Aug 10 2015
ii-V-I Jazz Progressions
By: Frank Macri
Posted in: Jazz Guitar Lessons
One of the most important progressions in jazz is the ii-V-I. You will find this chord progression in most jazz standards ranging from swing to bebop. In a previous jazz lesson, we learned five chord forms and applied them to a chord scale. In this lesson we are going to take those chords and play different inversions of a ii-V-I.
The chords listed in figure one are diatonic seventh chords in the key of D major. The highlighted chords indicate the major ii-V-I progression (Emi7 – A7 – Dmaj7).
Figure two illustrates four different ways to play a major ii-V-I progression in the key of D. The two and five chords(Emi7-A7) are unresolved and resolve to the one chord (Dmaj7).
The chords listed in figure three are the diatonic seventh chords in the key of B minor. The highlighted chords indicate the minor ii-V-I progression (C#mi7b5 – F#7 – Bmi7).

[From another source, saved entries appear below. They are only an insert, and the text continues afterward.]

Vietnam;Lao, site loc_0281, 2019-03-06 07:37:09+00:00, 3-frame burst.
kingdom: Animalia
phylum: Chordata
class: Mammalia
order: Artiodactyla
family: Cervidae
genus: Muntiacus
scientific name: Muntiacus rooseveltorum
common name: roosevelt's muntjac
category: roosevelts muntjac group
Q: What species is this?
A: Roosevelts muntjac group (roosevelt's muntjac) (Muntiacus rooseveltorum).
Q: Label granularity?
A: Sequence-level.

V. F#7 (borrowed from the harmonic minor)
Figure 4 demonstrates four ways to play the minor ii-V-I progression in the key of Bm. The ii-V(C#mi7b5-F#7) chords are also unresolved and resolve to the I(Bmi7) chord.
Practice and memorize these 2-5-1 chord patterns and apply them to all keys. Remember that hundreds of jazz tunes can be broken down into ii-V-I progressions, and is one of the most important tools used in jazz harmony.